• Link został skopiowany

Twórca Vogule Poland o sytuacji w Barcelonie. Nie było prądu, internetu ani sygnału

Patryk Chilewicz z Vogule Poland zabrał głos w mediach społecznościowych. Wspomniał o tym, jak wygląda sytuacja w Hiszpanii.
Vogule Poland
YouTube/Vogule Poland

28 kwietnia doszło do blackoutu w Hiszpanii, Portugalii oraz części południowej Francji. Według portugalskiego operatora przesyłowego REN prawdopodobną przyczyną przerw w dostawie prądu były ekstremalne zmiany temperatur. Przekazano także, że powrót do normalnego funkcjonowania może potrwać nawet do siedmiu dni. Głos na temat blackoutu zabrał Patryk Chilewicz, czyli twórca Vogule Poland, który mieszka w Barcelonie. 

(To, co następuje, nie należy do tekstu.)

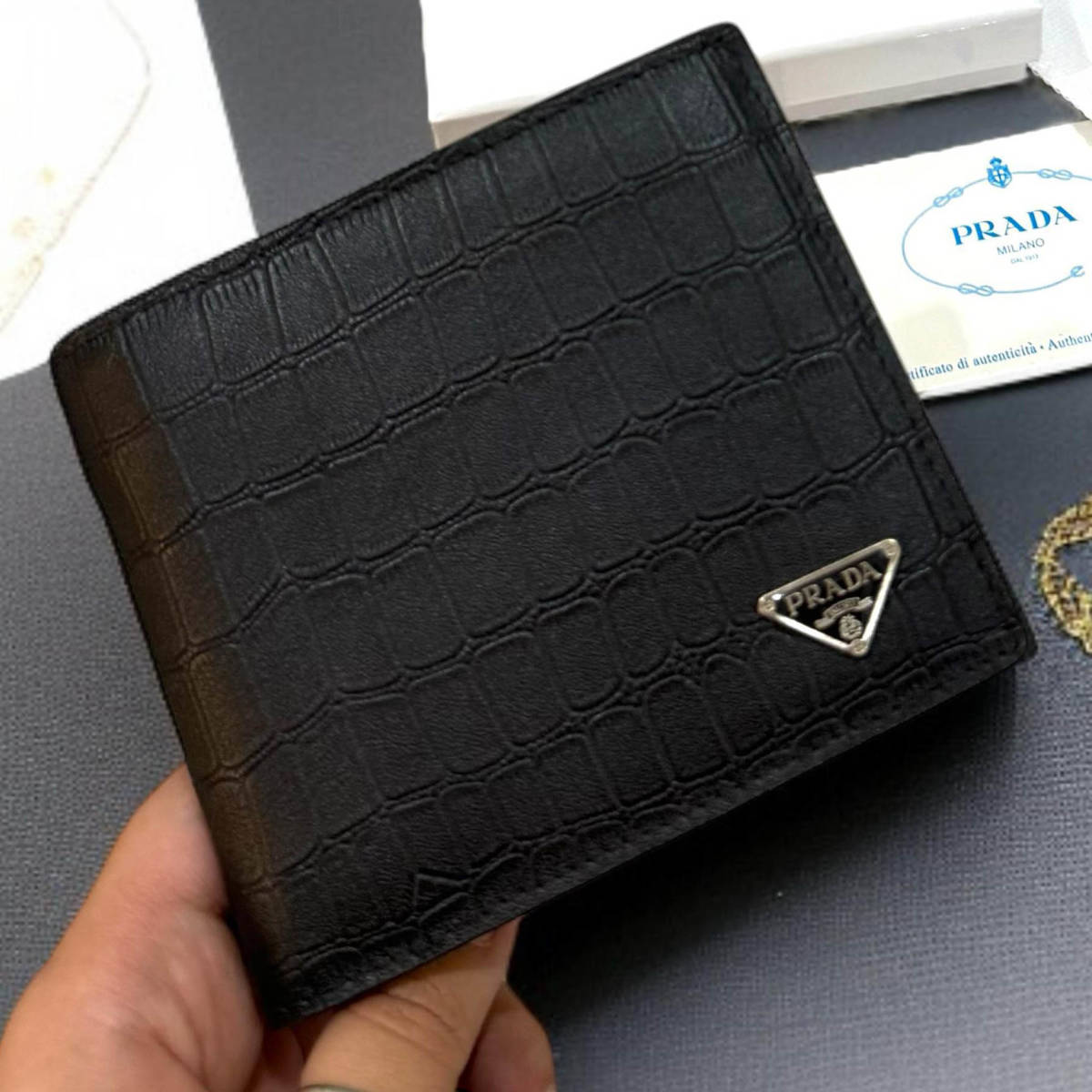 Prada Black Leather Compact Wallet-0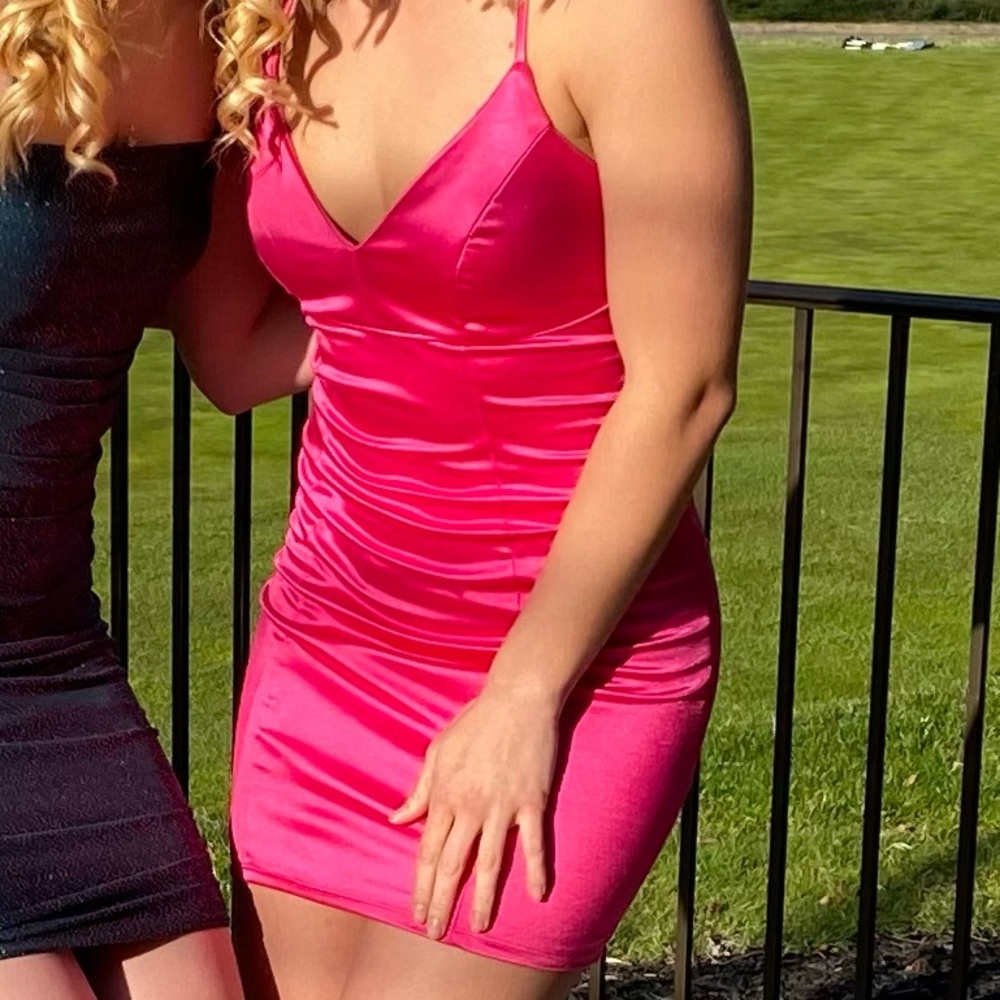 City Studio Pink Ruched Bodycon Dress for Prom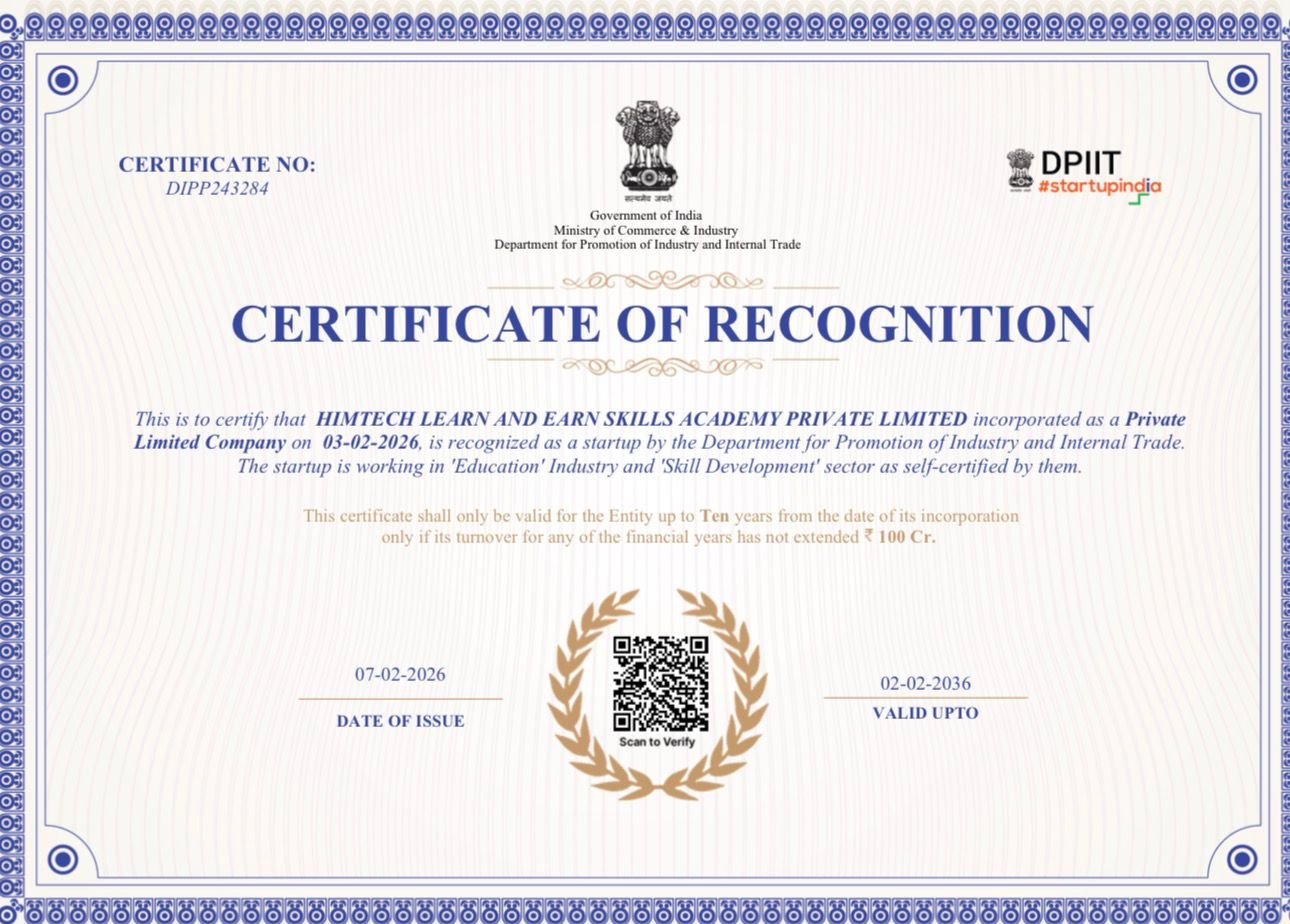 DPIIT Startup Recognition Certificate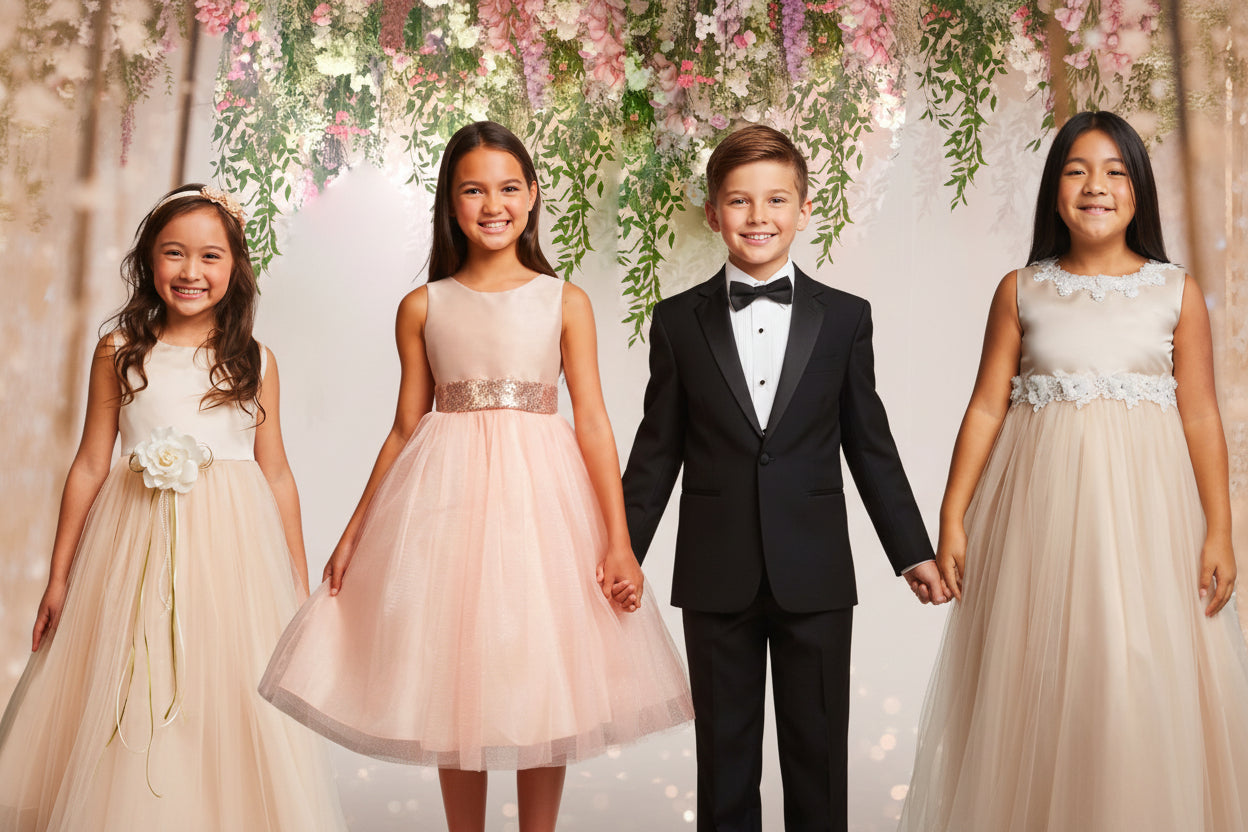 four kids in fancy cloths for banner Canada
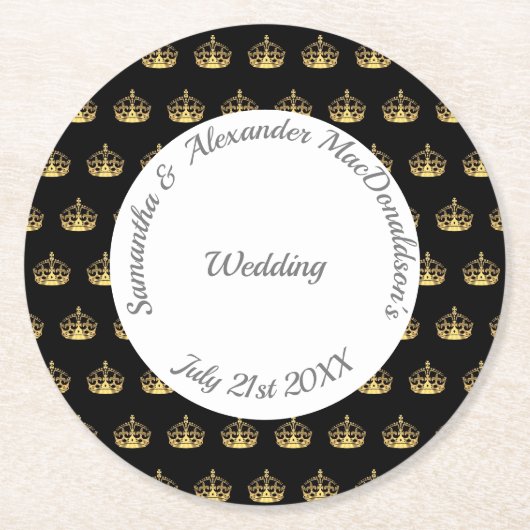 黒と金ゴールドの結婚王冠 ラウンドペーパーコースター (正面)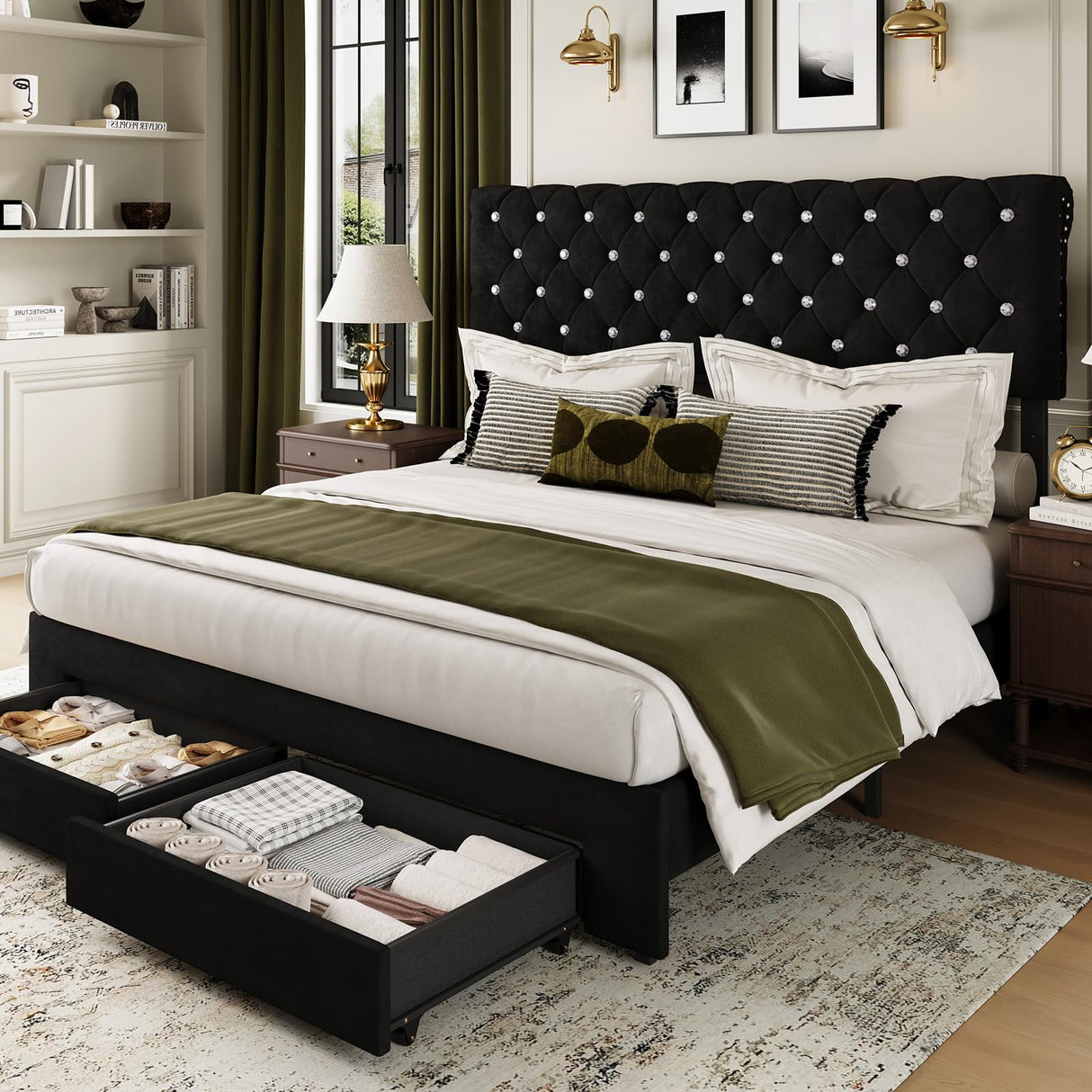 Belffin Full Size Bed Frame with 2 Storage Drawers, Upholstered Bed Frame with Adjustable Diamond Headboard, Velvet Modern Platform Bed Frame, No Box Spring Needed, Easy to Assemble, Black Belffin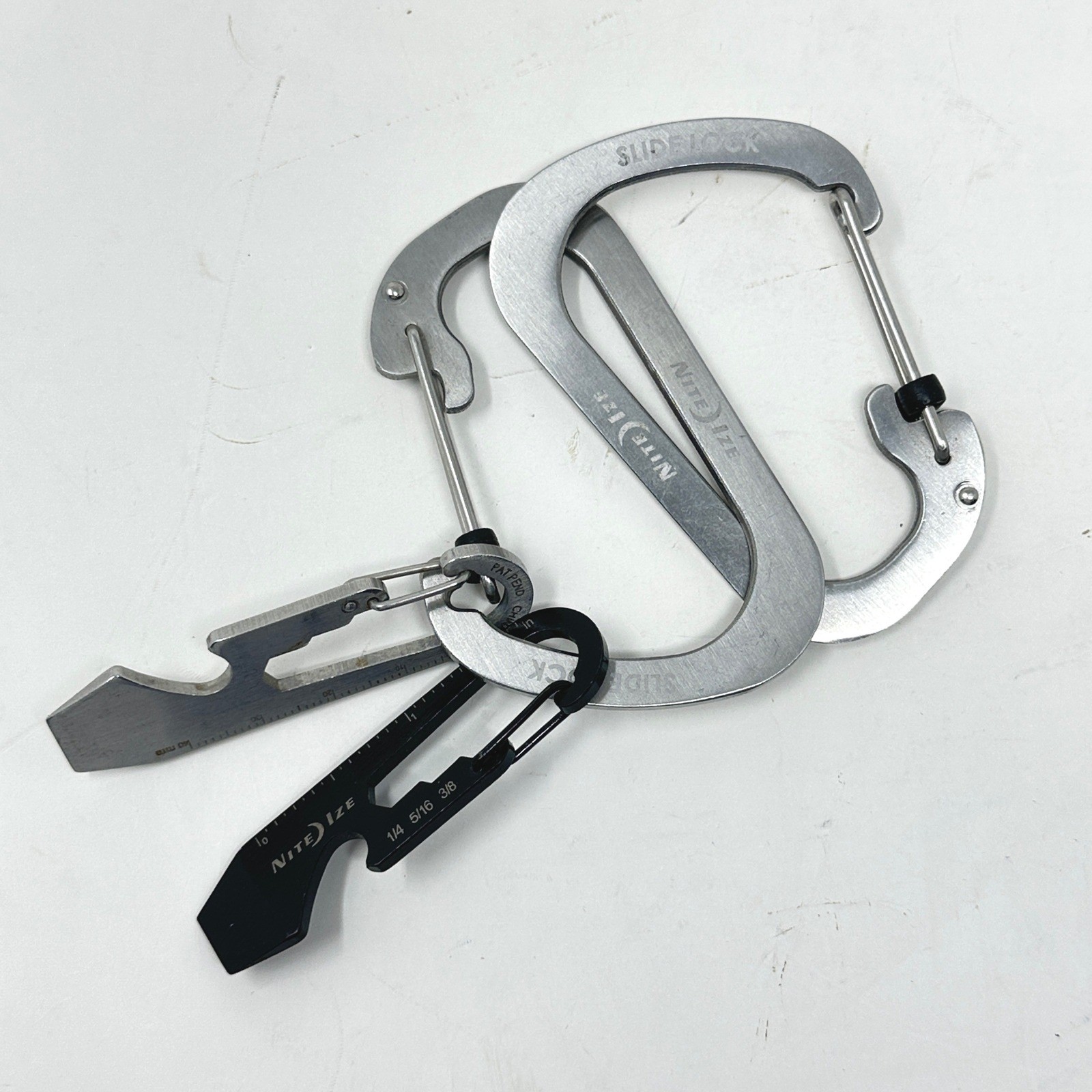 Nite Ize S-Biner SlideLock Carabiners and DoohicKey Multi-Tool Set Silver Black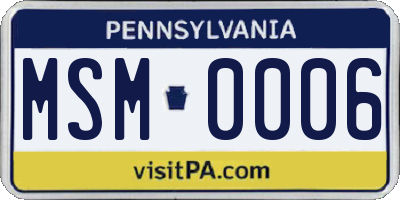 PA license plate MSM0006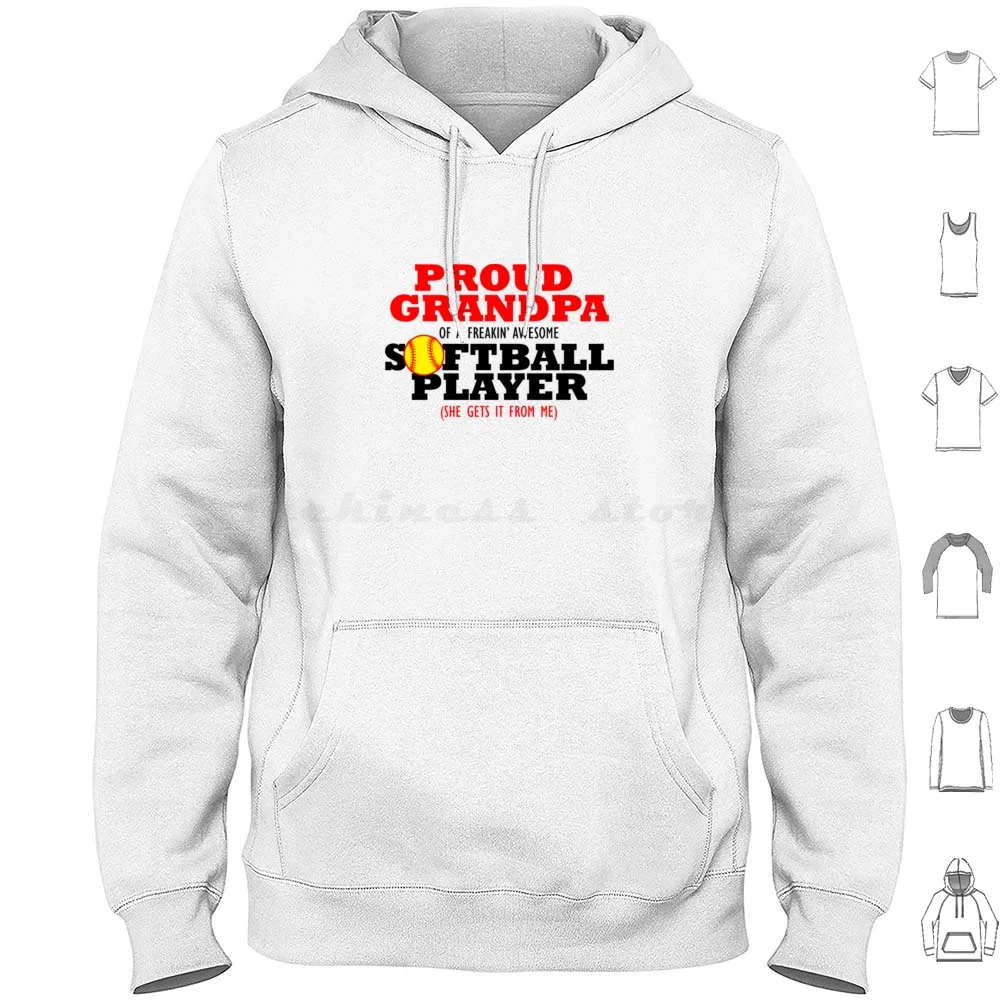 Softball Grandpa She Gets It From Me Gaaon Hoodies Long Sleeve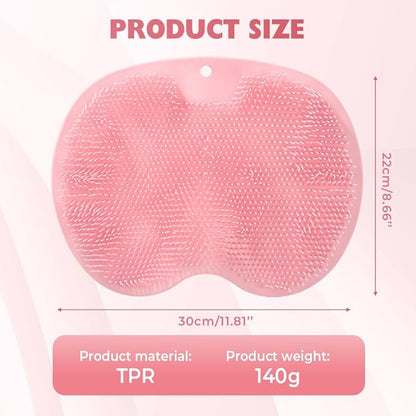 Silicone Shower Foot Scrubber Mat, 2025 Upgraded Exfoliating Bath Pad with Non-Slip Suction Cups Wall Mounted Foot Cleaning Mat (Blue)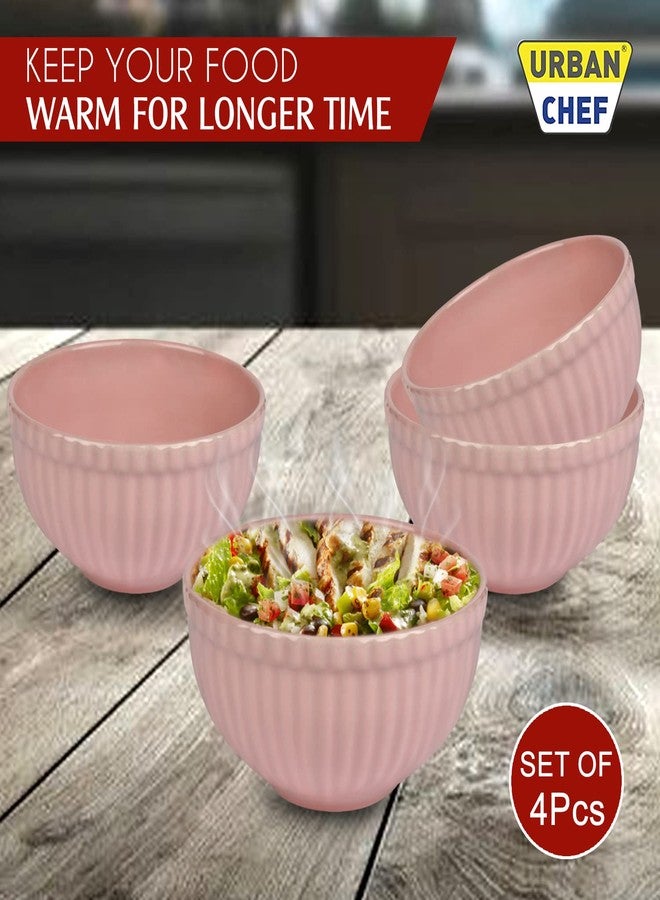 URBAN CHEF وعاء سيراميك من أوربان شيف | 500 مل | أدوات مطبخ منزلية، وعاء تقديم، طقم أوعية كهدية، طقم أوعية آمن للاستخدام في الميكروويف، وعاء آيس كريم، سيراميك بريزم مصنوع يدويًا (مجموعة من 4 قطع - قد يختلف اللون) - Image 5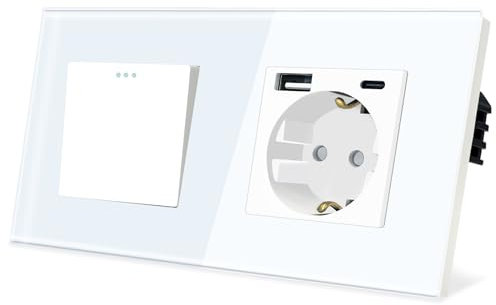 TAWOIA Lichtschalter mit Steckdose 1 Fach 1 Weg Glas Platte Unterputz Taste Schalter mit Schuko Steckdose mit(MAX.20W) USB and Type C Weiß 86 * 157mm Wechselschalter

Zobacz wideo Koroniewska ocenia życie w Hiszpanii. Wspomniała o wadach

Patryk Chilewicz mieszka w Barcelonie. "Nie pokrzyżowało nam to specjalnie planów"

Patryk Chilewicz odezwał się do obserwatorów na InstaStories. Twórca Vogule Poland zrelacjonował, jak obecnie wygląda sytuacja w Barcelonie. Przyznał, że sytuacja powoli się poprawia i większość miejsc zaczyna już normalnie funkcjonować. "Tak, nie mieliśmy prądu jakieś trzy godziny, internetu i sygnału telefonicznego tak samo. Tak, już wraca wszystko powoli" - poinformował. Influencer zdradził też, że wraz z mężem nie mieli problemu ze znalezieniem sobie zajęcia w czasie blackoutu. "Nie, nie pokrzyżowało nam to specjalnie planów. Ja rozwiązywałem krzyżówki, małżonek układał puzzle. Było trochę jak w latach 90., tylko niestety bez Aleksandra Kwaśniewskiego" - napisał Patryk Chilewicz. 

Vogule Poland toczy spór z TVN. "Jesteśmy gotowi przyjąć przeprosiny"

Pomimo iż twórcy kanału Vogule Poland od jakiegoś czasu mieszkają w Barcelonie, nadal na bieżąco komentują wydarzenia w polskim show-biznesie. Ich opinie są często dość bezkompromisowe. Nie wszystkim się to podoba. Influencerzy od 2018 roku toczą sądowy spór z TVN. Stacja oskarżyła ich bowiem o naruszenie dóbr osobistych. Na początku roku zapadł wyrok Sądu Najwyższego, który był przychylny dla internetowych twórców. Nie oznacza to jednak zakończenia sprawy, a jej powrót na wokandę. Youtuberzy zaznaczyli też, że liczą na skruchę TVN. "Jesteśmy gotowi przyjąć przeprosiny. Tyle nam starczy, w przeciwieństwie do TVN nigdy nie domagaliśmy się rekompensaty finansowej za to, co z nimi przeszliśmy. Dotychczas nie usiedliśmy do prawdziwych rozmów ugodowych, bo praktycznie od razu dostaliśmy pozew, może teraz jest tam przestrzeń na godne załatwienie sprawy?" - przekazali w mediach społecznościowych.